### Assignment 1
In the China travel reflections, copy everything from "Even after all" down to "to avoid them)", with "America" renamed "the United States" wherever it appears.
### Assignment 2
According to the China travel reflections, what is the writer's biggest fear when in China?

### Selected passage
+++

In the last year, I’ve spent more time in China than probably the past 2 decades combined. Some of this time was spent as a tourist and some as a Beijinger returning to my childhood home. Either way, I feel like I’ve gained a much deeper understanding and appreciation for my birth country.
I feel like China (and Chinese people in general) gets a bad rep in the travelsphere. A lot of people are either scared to go or have no interest in visiting at all. Traveling to China can be quite a culture shock. It can seem like such an advanced society and yet so socially backwards. I can even admit that a lot of aspects of China intimidate me.
Even after all my trips there, I’m still learning about this country and how I fit into it now as a kid grown up in America. Some of these lessons will apply to other travelers hoping to visit China as well, while some are more personal.
(And though they have nothing to do with the content, I’m also including a lot of random pictures from the time spent in China in the past year.)
Squat toilets are not as scary as I thought (but I still try to avoid them)
I’m the first to admit that I’m absolutely terrified of using squat toilets. When in China, literally my biggest fear is being out somewhere all day and having no choice but to use a public bathroom. I’ve been traumatized by childhood trips to China and having to use squats, where let’s just say, the flush mechanism didn’t seem to work and about 20 people have been in there before you.

+++

Stored data
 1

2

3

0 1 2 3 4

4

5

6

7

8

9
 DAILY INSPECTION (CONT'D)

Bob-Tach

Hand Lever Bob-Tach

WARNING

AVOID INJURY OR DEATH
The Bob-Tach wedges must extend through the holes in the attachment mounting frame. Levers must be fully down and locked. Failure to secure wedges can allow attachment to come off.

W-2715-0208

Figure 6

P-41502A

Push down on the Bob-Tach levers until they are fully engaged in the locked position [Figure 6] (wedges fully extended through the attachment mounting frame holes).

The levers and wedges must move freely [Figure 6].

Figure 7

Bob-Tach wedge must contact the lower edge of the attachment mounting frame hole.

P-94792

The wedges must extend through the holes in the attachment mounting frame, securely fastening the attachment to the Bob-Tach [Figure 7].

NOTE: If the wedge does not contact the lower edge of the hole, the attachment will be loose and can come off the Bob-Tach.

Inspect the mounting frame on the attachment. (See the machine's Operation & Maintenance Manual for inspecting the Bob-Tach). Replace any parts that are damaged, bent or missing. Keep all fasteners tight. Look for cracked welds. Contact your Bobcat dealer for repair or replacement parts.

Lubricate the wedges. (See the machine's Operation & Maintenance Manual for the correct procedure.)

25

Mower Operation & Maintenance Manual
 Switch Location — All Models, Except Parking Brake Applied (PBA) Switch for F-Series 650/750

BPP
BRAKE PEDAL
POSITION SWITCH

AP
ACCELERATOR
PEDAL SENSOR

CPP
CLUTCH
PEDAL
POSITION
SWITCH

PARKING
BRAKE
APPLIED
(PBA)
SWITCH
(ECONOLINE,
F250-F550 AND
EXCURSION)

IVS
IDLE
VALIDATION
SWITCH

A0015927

+++

### Task response 1
Even after all my trips there, I’m still learning about this country and how I fit into it now as a kid grown up in the United States. Some of these lessons will apply to other travelers hoping to visit China as well, while some are more personal.
(And though they have nothing to do with the content, I’m also including a lot of random pictures from the time spent in China in the past year.)
Squat toilets are not as scary as I thought (but I still try to avoid them)

### Task response 2
Being out somewhere all day and having no choice but to use a public bathroom.